Perkembangan pasca Piagam Yogya mengalami babak baru dengan mundurnya Kepala Staf Angkatan Darat Bambang Sugeng pada tanggal 2 Mei 1955. Mundurnya Bambang Sugeng sebenarnya sudah lama ditunggu-tunggu oleh beberapa perwira anti-17 Oktober, mereka adalah Kolonel Bambang Supeno, Kolonel Zulkifli Lubis, Letkol. Sapari dan Letkol. Abimanyu. Bahkan para perwira tersebut sudah mengadakan pertemuan dengan menteri pertahanan dan Presiden untuk menurunkan Bambang Sugeng dari jabatanya sejak bulan September 1954. Sejak awal memang pengangkatan Bambang Sugeng lebih bersifat politis dan hanya mengandalkan dukungan dari Perdana Menteri Wilopo.
Bambang Sugeng dinilai gagal dalam membina
keutuhan Angkatan Darat (AD), dan di mata para politisi sipil sama sekali tidak mempunyai wibawa sehingga dapat dengan mudah dilangkahi wewenangnya oleh menteri pertahanan.
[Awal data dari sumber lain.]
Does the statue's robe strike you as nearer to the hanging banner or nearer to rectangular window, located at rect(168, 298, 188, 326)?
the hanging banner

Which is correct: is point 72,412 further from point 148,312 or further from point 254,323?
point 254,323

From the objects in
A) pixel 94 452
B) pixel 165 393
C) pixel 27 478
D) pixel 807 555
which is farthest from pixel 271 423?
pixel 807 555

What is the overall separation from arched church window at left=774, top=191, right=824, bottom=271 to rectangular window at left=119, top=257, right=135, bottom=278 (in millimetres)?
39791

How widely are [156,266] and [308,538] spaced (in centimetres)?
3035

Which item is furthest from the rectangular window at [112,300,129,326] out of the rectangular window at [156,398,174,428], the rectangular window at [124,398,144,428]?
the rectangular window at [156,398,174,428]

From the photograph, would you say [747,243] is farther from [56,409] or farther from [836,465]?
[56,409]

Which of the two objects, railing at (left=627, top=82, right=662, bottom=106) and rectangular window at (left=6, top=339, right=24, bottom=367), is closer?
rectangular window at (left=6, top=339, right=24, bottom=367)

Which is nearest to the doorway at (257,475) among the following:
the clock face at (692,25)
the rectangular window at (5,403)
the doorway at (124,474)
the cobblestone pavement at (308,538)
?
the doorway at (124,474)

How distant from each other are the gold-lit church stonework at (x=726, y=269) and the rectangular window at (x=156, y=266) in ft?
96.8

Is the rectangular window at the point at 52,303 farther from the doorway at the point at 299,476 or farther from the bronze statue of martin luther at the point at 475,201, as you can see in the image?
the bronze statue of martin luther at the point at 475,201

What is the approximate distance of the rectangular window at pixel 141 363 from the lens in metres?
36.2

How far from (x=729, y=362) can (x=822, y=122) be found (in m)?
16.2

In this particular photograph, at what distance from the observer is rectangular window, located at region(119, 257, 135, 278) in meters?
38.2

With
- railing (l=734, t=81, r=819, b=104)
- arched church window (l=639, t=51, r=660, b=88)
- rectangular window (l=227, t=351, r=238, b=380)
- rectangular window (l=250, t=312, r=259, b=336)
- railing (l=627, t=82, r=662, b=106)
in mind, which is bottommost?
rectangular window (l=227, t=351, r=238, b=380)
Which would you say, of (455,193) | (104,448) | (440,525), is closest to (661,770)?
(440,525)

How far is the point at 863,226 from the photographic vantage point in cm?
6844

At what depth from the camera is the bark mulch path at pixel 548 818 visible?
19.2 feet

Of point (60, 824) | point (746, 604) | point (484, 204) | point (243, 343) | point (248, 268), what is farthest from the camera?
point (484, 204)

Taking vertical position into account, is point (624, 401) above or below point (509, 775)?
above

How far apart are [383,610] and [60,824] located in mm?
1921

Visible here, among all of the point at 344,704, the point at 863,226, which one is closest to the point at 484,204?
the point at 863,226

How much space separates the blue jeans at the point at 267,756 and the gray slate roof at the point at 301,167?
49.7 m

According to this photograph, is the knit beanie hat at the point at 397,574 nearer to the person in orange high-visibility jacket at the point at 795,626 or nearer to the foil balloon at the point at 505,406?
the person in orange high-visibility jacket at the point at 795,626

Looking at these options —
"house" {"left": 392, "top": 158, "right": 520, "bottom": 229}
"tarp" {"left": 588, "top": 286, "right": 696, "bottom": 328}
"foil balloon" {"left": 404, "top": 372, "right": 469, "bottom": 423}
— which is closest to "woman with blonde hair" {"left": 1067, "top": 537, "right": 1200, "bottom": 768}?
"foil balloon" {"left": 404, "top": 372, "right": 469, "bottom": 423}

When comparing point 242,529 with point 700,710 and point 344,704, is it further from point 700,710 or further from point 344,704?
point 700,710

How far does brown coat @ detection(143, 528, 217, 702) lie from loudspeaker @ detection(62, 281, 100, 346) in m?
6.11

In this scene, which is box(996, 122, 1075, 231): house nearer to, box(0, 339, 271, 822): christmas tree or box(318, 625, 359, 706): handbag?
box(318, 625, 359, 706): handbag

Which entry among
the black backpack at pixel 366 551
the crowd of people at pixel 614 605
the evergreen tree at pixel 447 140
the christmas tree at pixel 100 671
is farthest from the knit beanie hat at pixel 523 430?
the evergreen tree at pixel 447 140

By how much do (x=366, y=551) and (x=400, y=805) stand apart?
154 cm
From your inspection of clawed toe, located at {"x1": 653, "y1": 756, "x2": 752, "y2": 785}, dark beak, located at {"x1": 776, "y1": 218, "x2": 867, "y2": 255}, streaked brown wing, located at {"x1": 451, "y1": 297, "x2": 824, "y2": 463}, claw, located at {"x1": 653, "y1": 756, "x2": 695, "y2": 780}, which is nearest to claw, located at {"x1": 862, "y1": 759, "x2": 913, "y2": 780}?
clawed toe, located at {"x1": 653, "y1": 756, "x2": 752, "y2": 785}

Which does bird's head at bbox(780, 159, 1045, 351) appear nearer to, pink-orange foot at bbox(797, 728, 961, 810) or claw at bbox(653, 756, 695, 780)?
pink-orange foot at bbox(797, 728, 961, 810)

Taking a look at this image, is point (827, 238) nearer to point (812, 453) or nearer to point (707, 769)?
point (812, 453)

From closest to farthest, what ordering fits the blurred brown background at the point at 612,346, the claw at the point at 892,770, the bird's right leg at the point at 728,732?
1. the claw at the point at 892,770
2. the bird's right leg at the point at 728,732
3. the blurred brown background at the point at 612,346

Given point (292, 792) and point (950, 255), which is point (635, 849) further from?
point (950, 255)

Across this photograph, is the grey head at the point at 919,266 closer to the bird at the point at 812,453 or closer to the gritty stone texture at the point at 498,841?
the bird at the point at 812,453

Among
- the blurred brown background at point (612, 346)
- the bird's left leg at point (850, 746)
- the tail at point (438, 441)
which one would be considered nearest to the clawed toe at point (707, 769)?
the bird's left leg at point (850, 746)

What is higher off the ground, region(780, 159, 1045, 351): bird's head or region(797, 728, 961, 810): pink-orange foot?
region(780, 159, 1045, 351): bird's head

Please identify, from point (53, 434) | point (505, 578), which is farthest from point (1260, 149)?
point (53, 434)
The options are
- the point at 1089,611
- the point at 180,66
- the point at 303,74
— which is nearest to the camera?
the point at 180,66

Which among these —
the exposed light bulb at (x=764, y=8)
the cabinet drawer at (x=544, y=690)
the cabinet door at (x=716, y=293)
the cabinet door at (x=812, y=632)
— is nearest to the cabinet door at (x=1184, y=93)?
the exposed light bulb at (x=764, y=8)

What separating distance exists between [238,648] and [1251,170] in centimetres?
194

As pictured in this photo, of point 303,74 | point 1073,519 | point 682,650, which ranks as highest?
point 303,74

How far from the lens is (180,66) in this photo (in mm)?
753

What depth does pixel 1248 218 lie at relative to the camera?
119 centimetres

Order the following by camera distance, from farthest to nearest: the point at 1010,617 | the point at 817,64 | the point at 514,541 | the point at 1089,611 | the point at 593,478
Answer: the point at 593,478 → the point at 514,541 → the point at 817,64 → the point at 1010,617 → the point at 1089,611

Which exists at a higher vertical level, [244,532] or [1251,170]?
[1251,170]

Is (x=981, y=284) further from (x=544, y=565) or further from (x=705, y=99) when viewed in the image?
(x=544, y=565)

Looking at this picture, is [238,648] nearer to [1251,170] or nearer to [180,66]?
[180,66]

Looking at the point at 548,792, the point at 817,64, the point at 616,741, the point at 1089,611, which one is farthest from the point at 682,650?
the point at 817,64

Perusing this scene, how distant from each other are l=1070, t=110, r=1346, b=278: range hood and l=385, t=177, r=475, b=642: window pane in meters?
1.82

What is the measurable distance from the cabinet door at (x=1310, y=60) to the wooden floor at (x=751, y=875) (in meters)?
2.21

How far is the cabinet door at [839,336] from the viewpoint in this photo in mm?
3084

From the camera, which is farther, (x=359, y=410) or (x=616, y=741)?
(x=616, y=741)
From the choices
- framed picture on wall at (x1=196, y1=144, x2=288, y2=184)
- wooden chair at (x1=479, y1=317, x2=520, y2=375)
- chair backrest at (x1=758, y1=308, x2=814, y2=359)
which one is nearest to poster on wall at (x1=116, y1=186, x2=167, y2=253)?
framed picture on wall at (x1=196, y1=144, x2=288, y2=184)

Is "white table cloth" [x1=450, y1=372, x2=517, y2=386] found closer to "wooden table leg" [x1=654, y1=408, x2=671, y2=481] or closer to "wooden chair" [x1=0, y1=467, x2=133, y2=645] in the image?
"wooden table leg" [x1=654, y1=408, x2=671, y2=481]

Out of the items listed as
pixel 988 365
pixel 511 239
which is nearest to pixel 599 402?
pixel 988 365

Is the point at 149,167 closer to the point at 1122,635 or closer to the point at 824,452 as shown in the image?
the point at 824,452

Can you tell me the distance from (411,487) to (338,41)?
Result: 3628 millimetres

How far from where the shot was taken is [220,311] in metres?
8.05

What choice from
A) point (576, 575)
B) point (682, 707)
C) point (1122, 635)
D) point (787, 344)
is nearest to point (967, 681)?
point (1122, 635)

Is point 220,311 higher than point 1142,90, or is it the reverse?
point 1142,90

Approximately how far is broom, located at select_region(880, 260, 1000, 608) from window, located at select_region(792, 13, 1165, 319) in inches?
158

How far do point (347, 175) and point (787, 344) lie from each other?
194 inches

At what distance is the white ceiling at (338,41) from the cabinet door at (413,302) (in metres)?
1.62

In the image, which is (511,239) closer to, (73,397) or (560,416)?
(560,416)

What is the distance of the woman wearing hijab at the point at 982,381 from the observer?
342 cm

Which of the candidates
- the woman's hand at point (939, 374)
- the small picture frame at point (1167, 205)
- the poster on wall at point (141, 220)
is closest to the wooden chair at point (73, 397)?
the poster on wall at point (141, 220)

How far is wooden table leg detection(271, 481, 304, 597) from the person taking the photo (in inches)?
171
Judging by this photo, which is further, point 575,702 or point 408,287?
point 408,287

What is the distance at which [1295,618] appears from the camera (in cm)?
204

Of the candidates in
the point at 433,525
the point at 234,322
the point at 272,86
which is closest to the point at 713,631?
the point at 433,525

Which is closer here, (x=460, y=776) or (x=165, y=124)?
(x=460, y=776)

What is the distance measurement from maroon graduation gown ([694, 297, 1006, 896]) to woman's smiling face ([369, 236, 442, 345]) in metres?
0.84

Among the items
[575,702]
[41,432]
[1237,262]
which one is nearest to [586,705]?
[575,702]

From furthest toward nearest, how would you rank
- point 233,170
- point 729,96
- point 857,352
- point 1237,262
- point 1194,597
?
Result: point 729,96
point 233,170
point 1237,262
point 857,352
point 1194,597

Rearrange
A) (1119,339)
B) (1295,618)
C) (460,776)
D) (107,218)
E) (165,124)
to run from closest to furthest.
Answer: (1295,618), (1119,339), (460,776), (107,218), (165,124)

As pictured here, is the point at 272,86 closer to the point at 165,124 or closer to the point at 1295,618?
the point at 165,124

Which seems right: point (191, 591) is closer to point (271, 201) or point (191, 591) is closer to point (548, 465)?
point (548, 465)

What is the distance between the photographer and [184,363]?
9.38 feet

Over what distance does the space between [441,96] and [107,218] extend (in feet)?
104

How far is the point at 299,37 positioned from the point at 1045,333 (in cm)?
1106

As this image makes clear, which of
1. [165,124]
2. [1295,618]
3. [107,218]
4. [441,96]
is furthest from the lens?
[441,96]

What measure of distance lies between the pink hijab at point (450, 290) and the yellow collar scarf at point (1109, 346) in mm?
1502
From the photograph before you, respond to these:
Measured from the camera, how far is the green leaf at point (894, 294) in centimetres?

Ia juga tidak mampu melaksanakan isi Piagam Yogya. Sebenanrya semua itu sudah disadarinya sejak akhir tahun 1953 ketika ia mengajukan permohonan mengundurkan diri dari jabatanya untuk pertama kali. Permohonan pengunduran kali ini langsung disetujui oleh pemerintah dan untuk mengisi jabatan KSAD ditunjuk pejabat sementara yaitu Wakil KSAD Kolonel Zulkifli Lubis.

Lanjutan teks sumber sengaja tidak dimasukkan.